RAY: Put new roofs on new gutters, new paint job, all new siding on all the walls.
SOLOMON: Since it launched last summer, HomeKey has already created 6,000 new units in California, a state that desperately needs housing. Here, the grey and white apartment complex smells of fresh paint. There's new AC units and a courtyard with a barbecue grill and big wine barrels filled with flowers.
RAY: This is just like the first step, the first break, you know, in a lot of their lives. They can become better.
SOLOMON: The need for tribal housing is especially stark when you look at the numbers. Here in Lake County, Native Americans make up 4% of the population, but 22% of people sleeping outside or in shelters. Part of the problem - the tribe of 300 doesn't have its own reservation.
RAY: We don't have a big tribe, but we do have a tribe that doesn't have housing. We don't have a reservation. So we got to think outside the box.
PATRICIA FRANKLIN: Well, I see it very challenging because we don't have a place to call home.
SOLOMON: Former tribal council member Patricia Franklin says, through a long and violent history, the Scotts Valley tribe ended up landless.
FRANKLIN: A lot of our members were relocated to the Bay Area.

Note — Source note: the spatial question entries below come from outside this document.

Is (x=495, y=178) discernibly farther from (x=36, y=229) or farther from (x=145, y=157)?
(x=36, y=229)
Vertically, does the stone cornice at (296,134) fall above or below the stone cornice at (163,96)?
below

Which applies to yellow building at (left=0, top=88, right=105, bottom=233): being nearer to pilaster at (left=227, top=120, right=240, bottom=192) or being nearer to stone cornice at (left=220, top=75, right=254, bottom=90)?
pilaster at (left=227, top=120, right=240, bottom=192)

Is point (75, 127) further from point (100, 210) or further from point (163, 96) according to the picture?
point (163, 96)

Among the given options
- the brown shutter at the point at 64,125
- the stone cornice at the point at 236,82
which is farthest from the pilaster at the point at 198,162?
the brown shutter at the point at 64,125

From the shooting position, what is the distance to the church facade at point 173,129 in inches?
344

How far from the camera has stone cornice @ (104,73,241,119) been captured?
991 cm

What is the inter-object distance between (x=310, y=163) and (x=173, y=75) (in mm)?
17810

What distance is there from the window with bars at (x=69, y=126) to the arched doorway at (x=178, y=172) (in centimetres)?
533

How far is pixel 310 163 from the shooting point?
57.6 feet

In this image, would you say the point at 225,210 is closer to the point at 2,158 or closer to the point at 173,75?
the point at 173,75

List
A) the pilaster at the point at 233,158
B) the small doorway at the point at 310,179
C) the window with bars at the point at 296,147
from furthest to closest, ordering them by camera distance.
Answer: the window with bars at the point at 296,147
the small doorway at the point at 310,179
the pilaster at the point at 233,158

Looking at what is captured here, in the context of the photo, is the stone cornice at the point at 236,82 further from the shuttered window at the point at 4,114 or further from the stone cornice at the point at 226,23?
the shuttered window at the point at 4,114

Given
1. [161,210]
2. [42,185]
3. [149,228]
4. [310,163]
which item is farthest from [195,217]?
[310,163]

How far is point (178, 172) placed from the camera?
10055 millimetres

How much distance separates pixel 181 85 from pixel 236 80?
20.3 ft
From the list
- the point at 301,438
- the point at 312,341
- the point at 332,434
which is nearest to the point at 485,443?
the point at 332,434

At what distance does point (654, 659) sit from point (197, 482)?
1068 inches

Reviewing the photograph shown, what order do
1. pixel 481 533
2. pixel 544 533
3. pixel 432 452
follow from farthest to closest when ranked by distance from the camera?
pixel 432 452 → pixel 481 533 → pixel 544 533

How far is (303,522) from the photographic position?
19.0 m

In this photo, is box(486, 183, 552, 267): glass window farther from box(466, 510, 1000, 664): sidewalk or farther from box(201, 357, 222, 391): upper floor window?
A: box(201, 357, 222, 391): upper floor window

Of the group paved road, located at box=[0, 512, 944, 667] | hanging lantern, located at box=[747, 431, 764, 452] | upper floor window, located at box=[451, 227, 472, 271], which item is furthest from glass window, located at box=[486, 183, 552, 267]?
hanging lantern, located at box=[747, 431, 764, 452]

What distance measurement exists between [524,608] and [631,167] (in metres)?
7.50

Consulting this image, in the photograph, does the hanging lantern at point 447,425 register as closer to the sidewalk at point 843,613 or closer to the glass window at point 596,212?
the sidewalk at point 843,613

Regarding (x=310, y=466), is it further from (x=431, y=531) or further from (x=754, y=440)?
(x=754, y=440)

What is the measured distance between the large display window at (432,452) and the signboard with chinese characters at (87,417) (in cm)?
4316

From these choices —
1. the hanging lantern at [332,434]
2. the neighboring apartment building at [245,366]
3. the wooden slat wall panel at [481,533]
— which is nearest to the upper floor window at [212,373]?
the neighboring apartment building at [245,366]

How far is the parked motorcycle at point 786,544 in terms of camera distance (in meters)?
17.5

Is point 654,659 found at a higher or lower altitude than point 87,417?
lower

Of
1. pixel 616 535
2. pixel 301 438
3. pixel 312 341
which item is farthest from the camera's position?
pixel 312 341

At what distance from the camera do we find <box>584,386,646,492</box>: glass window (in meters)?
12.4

SOLOMON: An expensive place where tribal members struggled to afford housing. She says moving Native people to cities was also part of a larger plan.
FRANKLIN: Our members didn't know it then, but it was part of an assimilation where the hopes from the government was that we would marry in and pretty much not really be Native anymore, I guess.
SOLOMON: Franklin says homelessness is one of the effects of relocation her tribe still lives with today. Now she wants to bring them home.
FRANKLIN: It's a tough thing when you don't have a place to call home and lay your head. It's like I want my tribe to have a home.
SOLOMON: The government paying for homeless housing for Native people is long overdue, says Colleen Echohawk. She's the founder of the National Coalition to End Urban Indigenous Homelessness. Nationally, Native Americans have the second-highest rate of homelessness among all racial groups, behind Pacific Islanders. That often translates into overcrowding, where two or three families live under one roof like Cheyanne Wright was doing back in Stockton. Echohawk says Native-led shelters or housing projects like this one in Lake County are critical to building trust and community.
COLLEEN ECHOHAWK: When we build our own housing, when we own our own housing, when we run our own housing, we're continuing to message that we are healing, that we are resilient.
SOLOMON: Members of the Scotts Valley tribe hope the apartment building in Lakeport can be a start.
RAY: Everything had to get remodeled, so...
WRIGHT: Wow.
RAY: ...This obviously was a door before.
SOLOMON: Some of the apartments are still being renovated. But every month, more tribal members are moving in, including Cheyanne Wright and her family.
WRIGHT: And when I seen the apartments here, I was like, oh, it's actually really big. You have a big living room, two big bedrooms, a tub. Usually, you don't get to tubs (laughter).
SOLOMON: Her 4-year-old likes it a lot, too. He has his own room now. And at $450 a month, the rent is something Wright and her boyfriend can afford. She looks out from the second-floor deck and takes in the view of Clear Lake. It was once a rich resource for her tribe where they would fish and harvest tule reeds to make boats and even entire homes.
WRIGHT: I can figure out what I want to do for my future and my kids' future, feels very rewarding because my kids get to grow up in a happy, healthy situation in a home.